• **SOURCE DATA**:
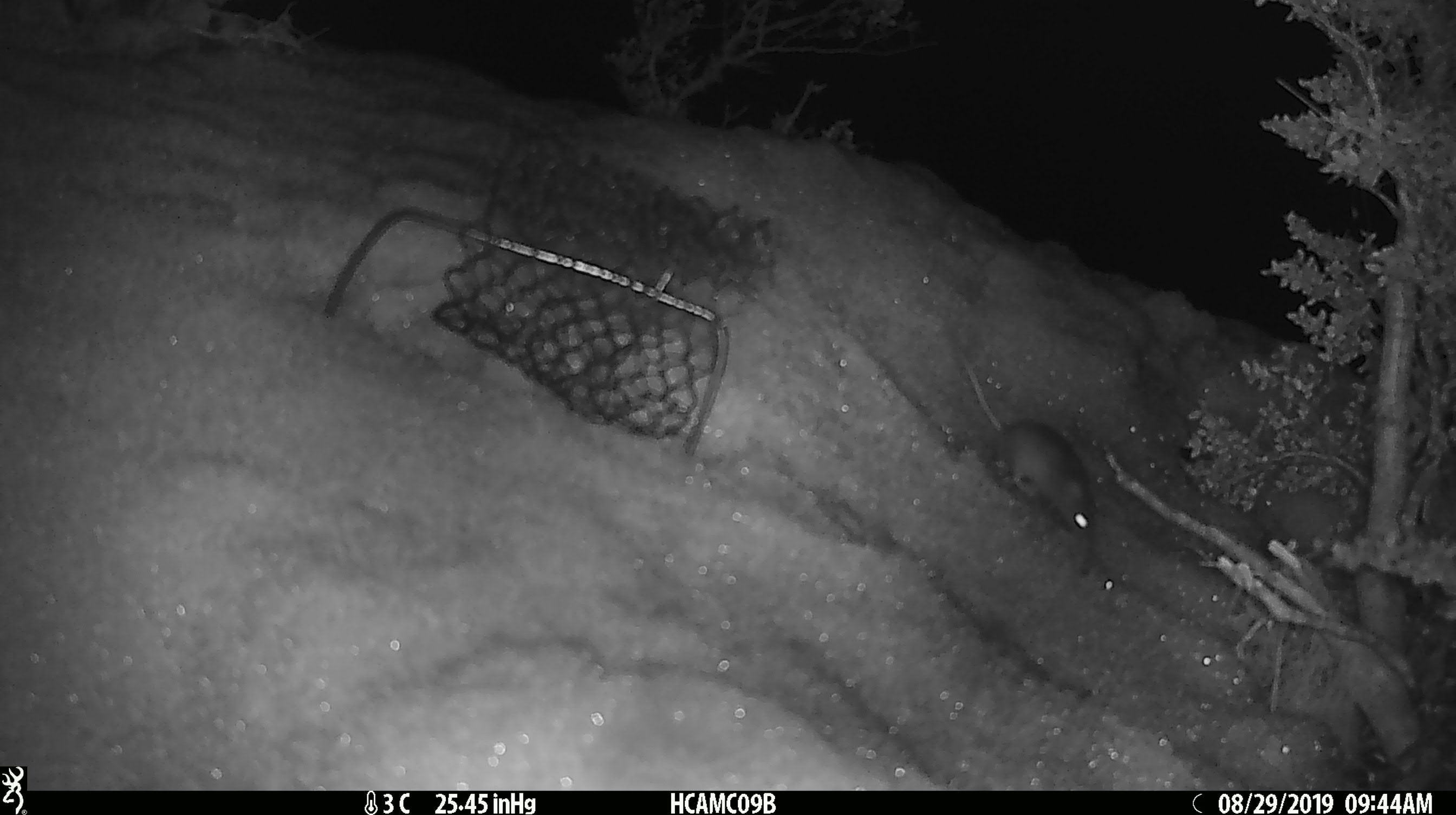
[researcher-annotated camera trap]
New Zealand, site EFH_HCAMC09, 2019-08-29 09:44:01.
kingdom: Animalia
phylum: Chordata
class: Mammalia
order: Rodentia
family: Muridae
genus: Mus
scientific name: Mus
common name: mouse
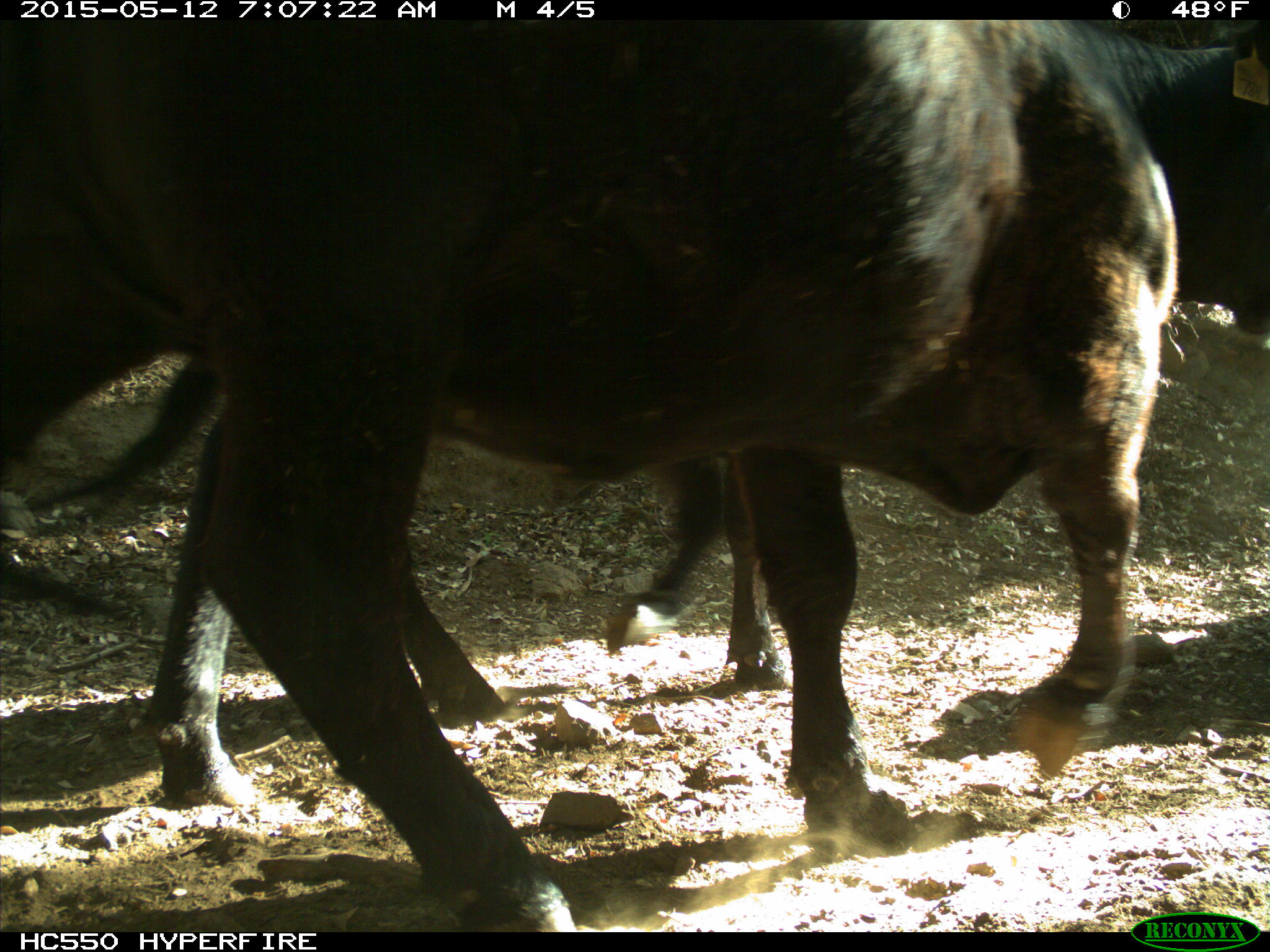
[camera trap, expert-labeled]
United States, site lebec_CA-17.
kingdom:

• **EXERCISE BRIEF**:
Set down all of the material word for word, minus its pictures.

• **OUTPUT FOR THIS EXERCISE**:
[researcher-annotated camera trap]
New Zealand, site EFH_HCAMC09, 2019-08-29 09:44:01.
kingdom: Animalia
phylum: Chordata
class: Mammalia
order: Rodentia
family: Muridae
genus: Mus
scientific name: Mus
common name: mouse
[camera trap, expert-labeled]
United States, site lebec_CA-17.
kingdom:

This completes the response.